Kress Collection of Business and Economics Graphic Materials

Engraving of soldiers with the bodies of money bags and chests fighting

[The Fight of the Money-Bags and the Coffers], 1558? Kress Collection of Business and Economics Graphic Materials.

The Kress Collection of Business and Economics Graphic Materials originated with the acquisition of the Bleichroeder Print Collection and was supplemented by prints from Herbert Somerton Foxwell’s collection.
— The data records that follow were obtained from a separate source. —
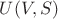 $U(V,S)$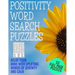Positivity Word Search Puzzles: Relax Your Mind with Words of Serenity and Calm - 53 Full Page Word Find Puzzles - Large Print Full Page Activity Puzz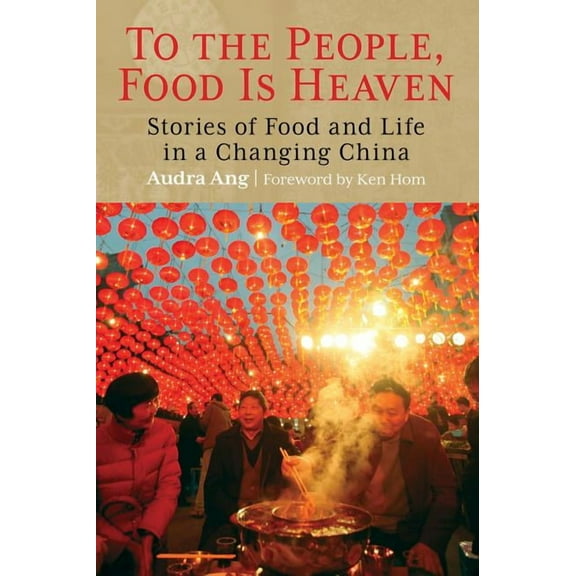 To the People, Food Is Heaven : Stories Of Food And Life In A Changing China (Hardcover)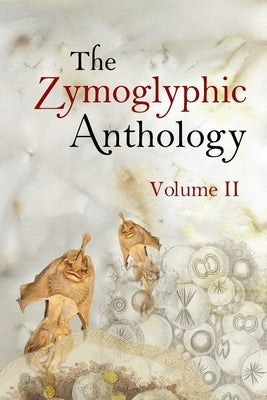 The Zymoglyphic Anthology Volume II by Stewart, Jim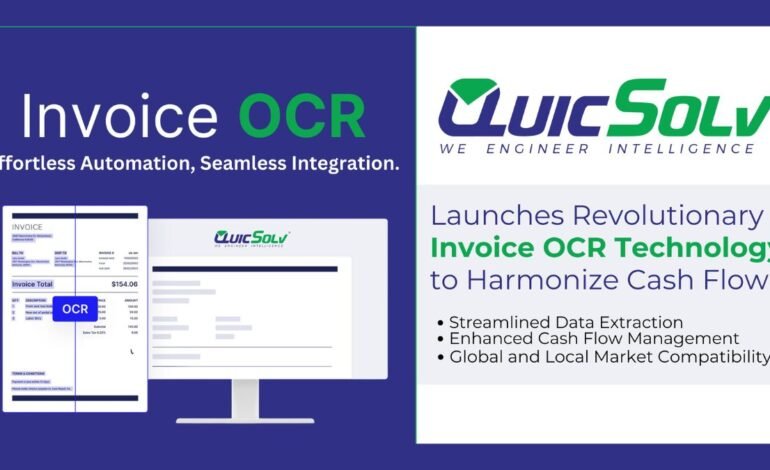 QuicSolv Unveils Revolutionary Invoice OCR Technology to Harmonize Cash Flow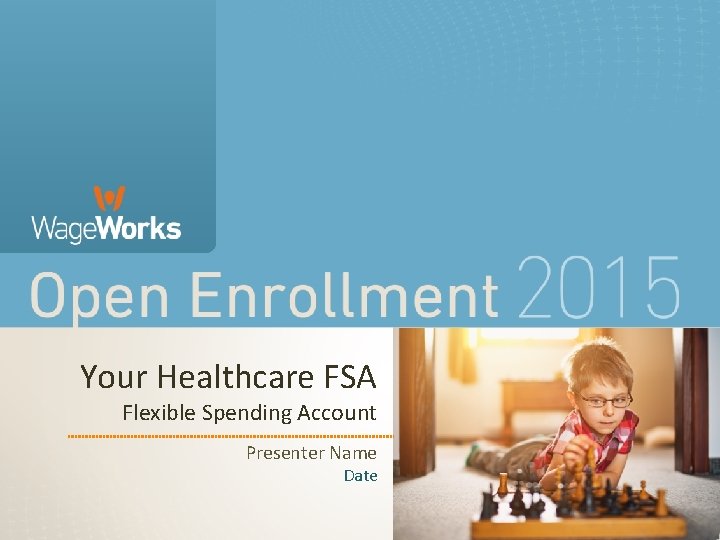 1 Your Healthcare FSA Flexible Spending Account Presenter Name Date © 2014 Wage. Works,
This collection includes over one thousand woodcuts, engravings, etchings, and lithographs, ranging from the 16th to the 19th centuries.

The collection is divided into the following general subject categories:

  • views of stock exchanges, banks, mints, and treasuries

  • portraits of bankers, statesmen, and financiers

  • political and personal satires

  • national finance and taxation

  • images of money lenders, avarice, corruption, poverty, charity, and anti-Semitism

  • prints on speculation and credit

Many prominent artists are represented in the collection, including Breughel, Goltzius, Rembrandt, Hogarth, and Gillray, to name a few.
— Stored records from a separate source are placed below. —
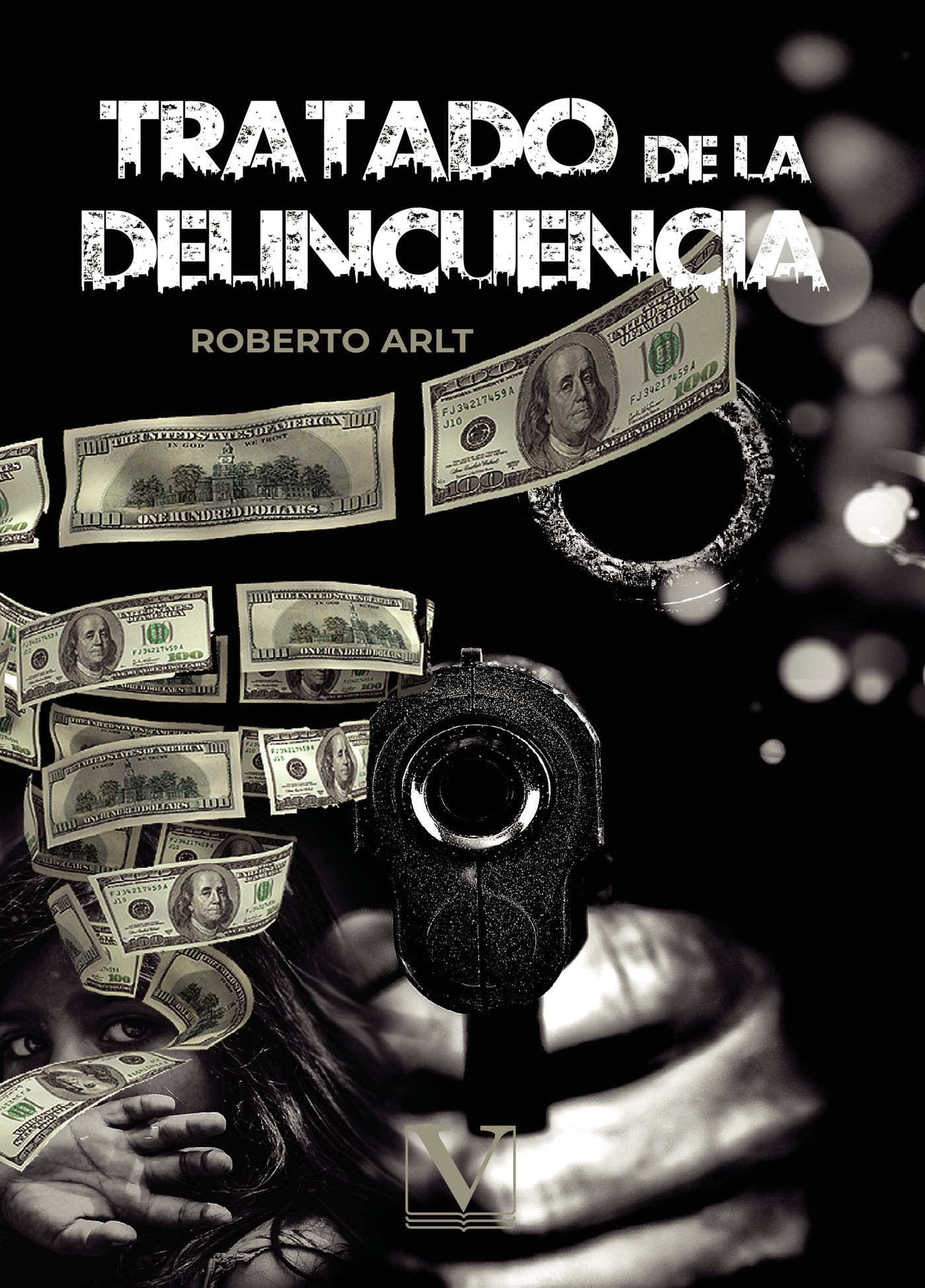 Portada de Tratado de la delincuencia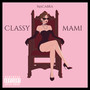 Classy Mami (Explicit)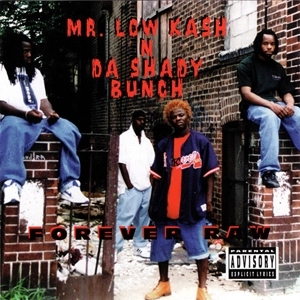 MR.LOW KASH N DA SHADY BUNCH / FOREVER RAW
The Bleichroeder collection was given to the Kress Library of Business and Economics in 1975 by the New York firm of Arnhold and S. Bleichroeder. It was generously presented in memory of Frederick H. Brunner, a member of the firm, who formed much of the collection. Mr. Brunner's love of banking history led him to acquire prints on all aspects of money's influence on humankind.